I was trying to use masked image modeling in huggingface and I saw ViTForMaskedImageModeling
in the documentation but I did not understand how it reconstructs the original image loss, reconstructed_pixel_values = outputs.loss, outputs.reconstruction
also, it doesn’t reconstruct the original image correctly. It gives me noise.
url = "http://images.cocodataset.org/val2017/000000039769.jpg"
image = Image.open(requests.get(url, stream=True).raw)
image_processor = AutoImageProcessor.from_pretrained("google/vit-base-patch16-224-in21k")
model = ViTForMaskedImageModeling.from_pretrained("google/vit-base-patch16-224-in21k")
num_patches = (model.config.image_size // model.config.patch_size) ** 2
pixel_values = image_processor(images=image, return_tensors="pt").pixel_values
# create random boolean mask of shape (batch_size, num_patches)
bool_masked_pos = torch.randint(low=0, high=2, size=(1, num_patches)).bool()
outputs = model(pixel_values, bool_masked_pos=bool_masked_pos)
loss, reconstructed_pixel_values = outputs.loss, outputs.reconstruction
reconstructed_pixel_values = reconstructed_pixel_values.detach().numpy()
reconstructed_pixel_values = np.transpose(reconstructed_pixel_values[0], (1, 2, 0))
plt.imshow(reconstructed_pixel_values)
plt.show()

• • • •

**Task directions:** Copy verbatim the part of the forum post on masked image modeling that runs from "num_patches = (model.config.image_size" up to and including "outputs = model(pixel_values, bool_masked_pos=bool_masked_pos)".

**Listed records:**
• • • •

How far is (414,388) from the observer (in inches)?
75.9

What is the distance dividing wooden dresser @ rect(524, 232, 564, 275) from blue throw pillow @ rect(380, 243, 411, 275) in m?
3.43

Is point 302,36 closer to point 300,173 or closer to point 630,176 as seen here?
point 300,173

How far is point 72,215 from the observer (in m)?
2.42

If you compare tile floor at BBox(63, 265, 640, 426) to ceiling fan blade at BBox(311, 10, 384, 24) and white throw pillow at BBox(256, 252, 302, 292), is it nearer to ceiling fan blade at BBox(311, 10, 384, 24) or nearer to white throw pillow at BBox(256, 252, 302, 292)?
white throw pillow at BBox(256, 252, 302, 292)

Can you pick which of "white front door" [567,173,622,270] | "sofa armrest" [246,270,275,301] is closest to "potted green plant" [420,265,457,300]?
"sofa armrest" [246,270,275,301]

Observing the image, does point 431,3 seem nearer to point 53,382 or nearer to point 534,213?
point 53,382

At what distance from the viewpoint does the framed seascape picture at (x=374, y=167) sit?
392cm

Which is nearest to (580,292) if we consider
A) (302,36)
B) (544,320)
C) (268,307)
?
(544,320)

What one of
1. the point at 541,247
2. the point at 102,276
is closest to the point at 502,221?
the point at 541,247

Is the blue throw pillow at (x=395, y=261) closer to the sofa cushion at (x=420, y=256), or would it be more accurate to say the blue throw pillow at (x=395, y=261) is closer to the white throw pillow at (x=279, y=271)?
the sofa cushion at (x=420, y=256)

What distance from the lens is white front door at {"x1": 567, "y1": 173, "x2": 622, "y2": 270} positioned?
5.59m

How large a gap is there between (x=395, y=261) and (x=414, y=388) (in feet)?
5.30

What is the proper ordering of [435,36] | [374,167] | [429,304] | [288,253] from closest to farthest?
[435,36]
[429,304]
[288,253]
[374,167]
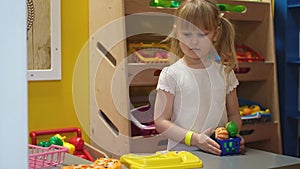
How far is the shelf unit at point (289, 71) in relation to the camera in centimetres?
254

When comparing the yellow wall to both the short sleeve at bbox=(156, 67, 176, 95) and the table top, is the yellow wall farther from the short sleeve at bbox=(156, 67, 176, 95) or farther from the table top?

• • • •

**Reply to the exercise:**
num_patches = (model.config.image_size // model.config.patch_size) ** 2
pixel_values = image_processor(images=image, return_tensors="pt").pixel_values
# create random boolean mask of shape (batch_size, num_patches)
bool_masked_pos = torch.randint(low=0, high=2, size=(1, num_patches)).bool()
outputs = model(pixel_values, bool_masked_pos=bool_masked_pos)